■ **TEXT EXTRACT**

▼

What you described is exactly what experienced long-range shooters know first hand. It's why a ballistic chart is only a guide. Unforunately, in the Internet age, some new shooters look at the charts as gospel and they scratch their heads in disbelief when they miss the paper completely with their first scientifically charted shot. I, on the other hand, am amazed each time I hit the paper at all.

The same goes for chronographs.:cool:

Ray
 
Charles, if I get what you're saying, you're talking about the drag force merely changing direction slightly when the wind stops.

Of course when the wind stops, the bullet will have a sideways velocity component.

You then have a sideways velocity relative to a zero wind, the total of which is non-zero. That's the same thing, mathematically speaking, as having a non-zero wind and a zero sideways velocity (which is what you had coming out of the muzzle). The numbers are just different.

With a ballistics program that has suitable inputs, you can calculate all this out, changing wind in steps as small as you like. I was thinking about updating my point mass program to allow the user to enter a distance-varying wind profile just to help people learn about this sort of question. (by the way the first cut of the program is online at http://bisonballistics.com/point_mass_calulations/new )

The way a point mass calculator does all this is very simple - it's just F = ma, transformed into a useful form. It assumes gravity points down, and drag is opposite of velocity (relative to air) and that's that. Crazy yaws during dynamic events like huge fictional wind shifts, and real effects like yaw of repose, are of course, ignored. For that you'll need a 6-DOF program, and that's well out of my league.

Not that I can even tell within +/- 2mph what the wind is doing right in my face, let a lone down range.

▲

■ **DATA ROWS**
▼

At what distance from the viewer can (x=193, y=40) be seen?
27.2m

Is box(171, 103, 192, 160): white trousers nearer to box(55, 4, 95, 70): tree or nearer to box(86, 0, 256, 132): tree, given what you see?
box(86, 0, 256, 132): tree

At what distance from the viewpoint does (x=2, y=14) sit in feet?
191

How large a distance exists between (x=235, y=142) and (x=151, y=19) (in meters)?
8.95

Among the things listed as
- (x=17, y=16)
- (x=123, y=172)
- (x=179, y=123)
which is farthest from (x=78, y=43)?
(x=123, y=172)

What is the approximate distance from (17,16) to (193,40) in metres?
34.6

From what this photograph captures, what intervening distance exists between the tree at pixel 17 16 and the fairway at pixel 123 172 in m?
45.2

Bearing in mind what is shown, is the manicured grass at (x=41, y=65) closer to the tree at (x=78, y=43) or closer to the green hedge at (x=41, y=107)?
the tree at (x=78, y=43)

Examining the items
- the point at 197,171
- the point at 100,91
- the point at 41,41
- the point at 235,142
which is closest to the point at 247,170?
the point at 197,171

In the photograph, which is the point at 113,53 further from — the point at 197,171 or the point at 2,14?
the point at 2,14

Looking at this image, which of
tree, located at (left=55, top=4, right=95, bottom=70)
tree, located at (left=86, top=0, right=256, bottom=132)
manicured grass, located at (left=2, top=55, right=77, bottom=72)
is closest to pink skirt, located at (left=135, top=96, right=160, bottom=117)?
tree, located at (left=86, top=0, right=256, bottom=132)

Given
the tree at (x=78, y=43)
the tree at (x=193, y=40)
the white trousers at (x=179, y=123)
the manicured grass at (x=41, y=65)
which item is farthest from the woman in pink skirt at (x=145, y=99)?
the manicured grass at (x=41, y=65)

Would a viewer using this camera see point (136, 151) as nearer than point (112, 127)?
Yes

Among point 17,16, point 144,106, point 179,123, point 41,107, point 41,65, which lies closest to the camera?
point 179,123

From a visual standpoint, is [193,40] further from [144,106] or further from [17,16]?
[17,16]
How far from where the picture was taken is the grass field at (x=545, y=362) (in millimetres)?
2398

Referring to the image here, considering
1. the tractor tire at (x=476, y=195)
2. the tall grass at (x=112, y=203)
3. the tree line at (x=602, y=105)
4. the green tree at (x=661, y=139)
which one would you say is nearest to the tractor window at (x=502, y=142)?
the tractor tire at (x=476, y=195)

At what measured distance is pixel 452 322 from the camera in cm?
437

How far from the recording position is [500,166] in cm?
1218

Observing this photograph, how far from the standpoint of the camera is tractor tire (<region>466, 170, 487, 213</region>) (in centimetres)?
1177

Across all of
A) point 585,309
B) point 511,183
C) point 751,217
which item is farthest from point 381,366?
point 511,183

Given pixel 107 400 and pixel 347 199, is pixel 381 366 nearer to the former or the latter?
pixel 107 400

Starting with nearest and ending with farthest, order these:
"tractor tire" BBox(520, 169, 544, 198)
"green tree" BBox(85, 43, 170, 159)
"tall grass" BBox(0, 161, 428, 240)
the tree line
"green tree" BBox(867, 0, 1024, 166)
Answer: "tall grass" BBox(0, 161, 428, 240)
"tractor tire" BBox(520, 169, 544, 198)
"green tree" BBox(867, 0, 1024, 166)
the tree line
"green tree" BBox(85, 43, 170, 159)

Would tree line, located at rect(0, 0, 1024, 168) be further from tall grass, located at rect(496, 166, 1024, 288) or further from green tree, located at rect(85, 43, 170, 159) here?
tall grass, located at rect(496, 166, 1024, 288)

▲

■ **SET TASKS**
a - Answer these about the ballistics discussion:
(i) What is a ballistic chart called in the opening paragraph?
(ii) According to the discussion, what equation does a point mass calculator rest on?
(iii) What kind of program would be needed to account for effects like yaw of repose?
b - Reproduce the part of the ballistics discussion that opens with the words containing "What you described" and closes with "the wind stops.".
c - Take the ballistics discussion further, continuing on from its last sentence.
The material comes from a separate source and is unrelated to the ballistics discussion.

■ **OUTPUTS BY TASK**
a -
(i) Only a guide.
(ii) F = ma.
(iii) A 6-DOF program.

b -
What you described is exactly what experienced long-range shooters know first hand. It's why a ballistic chart is only a guide. Unforunately, in the Internet age, some new shooters look at the charts as gospel and they scratch their heads in disbelief when they miss the paper completely with their first scientifically charted shot. I, on the other hand, am amazed each time I hit the paper at all.

The same goes for chronographs.:cool:

Ray
 
Charles, if I get what you're saying, you're talking about the drag force merely changing direction slightly when the wind stops.

c -
Charles,
I had the pleasure of discussing some of the points that he covered in his book, on the phone, with Mr, Vaughn (but not this one). He was a very smart fellow, but (and I know that I will take a shellacking for this one) he confused the solution to a graphic analysis of forces acting on a bullet with the actual direction of the wind. When, as he stated in his example, you have a 20 mph crosswind, and the relative wind vector is a little over a half degree off of the line that the bullet started on, as it left the muzzle, even if you accept that the bullet has turned that small amount into the wind, there is still a 20 MPH wind at 90 degrees, and the lateral velocity of the bullet is not that of the wind, so the bullet's angle of attack is no where near being directly into the wind. This is what he said, "It takes less than one fast procession cycle for the bullet to align itself to the relative wind vector and reduce the attack to the wind to near zero." The drawing that he provides is obviously schematic. Unfortunately those who have looked at it and others like it may have not given sufficient attention to that fact. In fact, the relative wind vector and the actual wind are about 89.5 degrees apart, in the 90 degree crosswind that he used in his example.
Boyd
 
What I said, is the way I THINK it is. Like I said, I'm no expert in this area. I do respect the opinions of the people posting though. Keep it up...I'm listening. I still see drag,(all directions), gravity, and force(forward)/mass as being the only things that affect the flight. I see drift being a result of drag in a crosswind. The vertical component, I attribute to spin.--Mike
 
And keep your comments coming Mike. None of us here, especially me, is an expert on this stuff either, and we can be wrong. Making each other think is what Forums are all about.

Vertical winds cause the bullet to turn and follow the wind just as a horizontal wind does. So there is more to it than just spin. But there is a vertical component of horizontal deflection, due to spin, so you're right to a certain degree.